What wasn’t in question, however, was that, after two cycles, the tournament has proved to be an overwhelming success.
Not too many people saw that coming, given the distinctly tepid reception the Nations League received when it was first announced in 2014.
Just three months on from a delayed Euro 2020, and crowbarred into the October international break, this Nations League finals could have been a tough sell.
Luckily, the quality of the entertainment took care of that. We got two brilliant semi-finals, in which Spain ended recently-crowned European champions Italy’s 37-game unbeaten run and then France coming from two goals down to beat Belgium in stoppage time.
France rehashed the same script in the final, fighting back to overcome Spain through Karim Benzema’s top-corner rocket and Mbappe’s offside-and-yet-somehow-not winning goal.
The Nations League, Uefa’s punt on replacing lifeless international friendlies with a new competition, has shown there is no substitute for meaningful games.
While the finals have delivered high-quality matches, the biggest gain has been the group stage, where countries face other teams of a similar level instead of dreary mismatches.
The top nations get more regular practice of the standard of opponent they’ll face in major tournament knockout games, while the medium and smaller nations get more fixtures that they can feasibly win, encouraging them to develop more attacking play.
All the while the competition treads a thin line: meaningful enough to be worth winning and a massive upgrade on friendlies, yet not a disaster to lose.
Among the many wrinkles in Fifa’s proposal to make World Cups biennial is that it would probably kill off the Nations League in its infancy.
The thinking goes that if World Cups were to be increased in frequency to every even-numbered year, then the major confederational tournaments – the European Championship, Copa America, Africa Cup of Nations and so on – would take place in odd-numbered years.
Once you factor in the necessary qualifying process, which would be condensed in dedicated international windows once or twice a year, there would be no room for the Nations League.

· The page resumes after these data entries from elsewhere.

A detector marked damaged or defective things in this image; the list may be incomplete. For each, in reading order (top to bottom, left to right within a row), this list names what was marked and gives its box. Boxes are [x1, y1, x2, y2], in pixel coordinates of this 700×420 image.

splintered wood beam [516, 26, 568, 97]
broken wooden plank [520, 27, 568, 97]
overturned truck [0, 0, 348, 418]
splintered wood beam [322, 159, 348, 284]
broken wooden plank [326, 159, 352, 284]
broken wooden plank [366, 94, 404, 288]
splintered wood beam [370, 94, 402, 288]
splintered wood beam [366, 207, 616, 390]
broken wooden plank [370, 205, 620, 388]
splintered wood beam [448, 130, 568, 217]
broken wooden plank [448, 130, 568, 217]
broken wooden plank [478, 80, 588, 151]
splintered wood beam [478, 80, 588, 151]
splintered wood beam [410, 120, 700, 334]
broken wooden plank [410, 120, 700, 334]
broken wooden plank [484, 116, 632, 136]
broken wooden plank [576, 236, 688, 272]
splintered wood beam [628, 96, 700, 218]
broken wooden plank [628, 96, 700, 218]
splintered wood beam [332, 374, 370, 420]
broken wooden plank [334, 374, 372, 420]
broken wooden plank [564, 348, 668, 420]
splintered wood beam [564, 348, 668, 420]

Those in favour of Fifa’s plans can argue that more major tournaments will create the additional high-stakes international football that the Nations League provides.
“Organise only competitions of meaning and kick all the parallel components out of the game,” said Arsene Wenger, Fifa’s fall guy for the unpopular plans. “People must understand what is at stake and only have games with meaning.”
Certainly, World Cup and Euro finals – or at least the knockout stages – could do that. But you would still have to go through wholly predictable and achingly dull qualifying campaigns every year to deliver that. And even then the group stages rarely provide fireworks.
The Nations League, against most expectations, has found the sweet spot that Wenger speaks of and looks better placed to deliver it than more World Cups.
It would be an irony if football’s blue-sky thinkers shot down one of Uefa’s better ideas in the name of progress.